Die einzige sinnvolle Maßnahme für mehr und bezahlbaren Wohnraum ist der Neubau von Wohnungen. Dieser muss von der Lichtenberger Verwaltung weiterhin mit hoher Priorität unterstützt werden. Auch der Ausbau von Dachgeschossen und das Schließen kleinerer Baulücken sollen in Betracht gezogen werden. Zum Wohnen gehört für uns selbstverständlich auch die Daseinsvorsorge. Aus diesem Grund fordern wir, bei der Genehmigung neuer Wohnungen stets auch die notwendige Infrastruktur mit zu planen. Es müssen Räume für Schulen, Spielplätze, die medizinische Versorgung, Kultur, den Einzelhandel und die entsprechenden Parkplätze vorhanden sein. Hierfür braucht es ein ganzheitliches Demografiekonzept für Lichtenberg, damit die Stadtentwicklung auch künftig zu den Menschen, die hier leben, passt.
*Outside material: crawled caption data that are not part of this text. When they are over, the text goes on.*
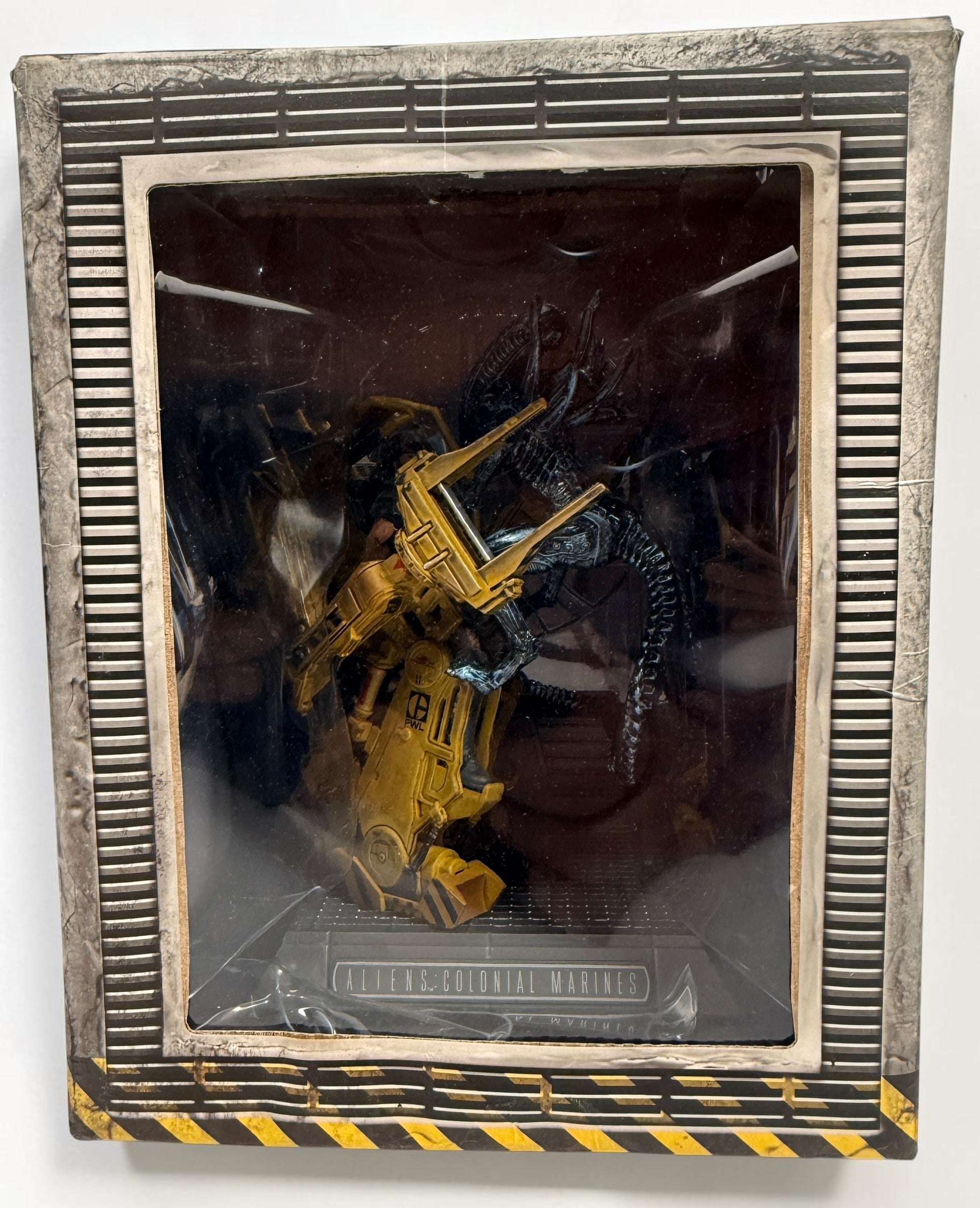 Aliens Colonial Marines Collector’s Edition for PS3 with Power Loader vs. Xenomorph statue, sealed USCM patches and original packaging. Water-damaged box.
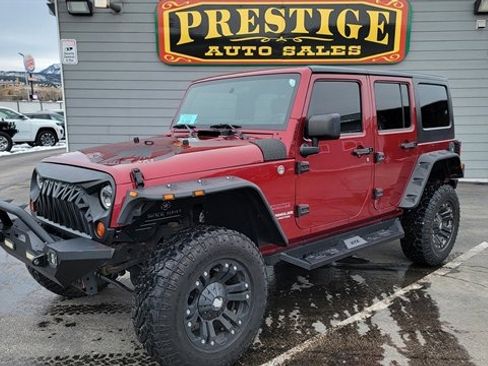 Used 2012 Jeep Wrangler Unlimited Sport image 1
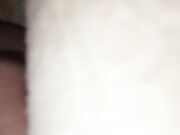 The teen boy lickling his foots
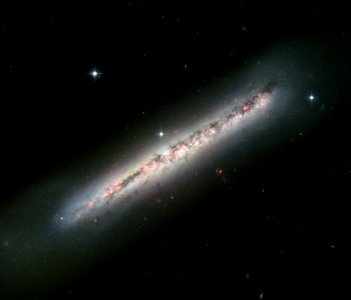 Glowing gas and dark dust in a side-on spiral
Der Berliner Senat hat in den vergangenen Monaten neue (Schein-)Regelungen getroffen, um das Wohnungsangebot zu erhöhen. Das kürzlich in Kraft getretene Verbot flexibler privater Unterbringungsangebote wie Airbnb (Zweckentfremdungsverbot) lehnen wir entschieden ab. Es greift in die Freiheit von Wohnungsbesitzern und Mietern ein und bindet zum anderen massiv Personal zur Kontrolle, welches an anderer Stelle fehlt.

Investitionen, die die Attraktivität des Bezirks Lichtenberg erhöhen, sollen von der Verwaltung wohlwollend begleitet werden, z. B. die Errichtung eines Wasserparks in Rummelsburg.
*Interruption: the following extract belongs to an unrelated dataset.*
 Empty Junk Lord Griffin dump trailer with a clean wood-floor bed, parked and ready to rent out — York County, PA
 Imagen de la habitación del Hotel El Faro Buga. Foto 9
Die aktuelle Verfügbarkeit von Grillplätzen in Lichtenberg ist unzureichend. Es sollte im gesamten Bezirk Grillstandorte geben. Wir wollen das Angebot an Grillplätzen um geeignete Flächen erweitern.

Kompetenzen für Entscheidungen der Stadtentwicklung sollen in der Hoheit der Bezirke bleiben und nicht an die Senatsverwaltungen abgetreten werden.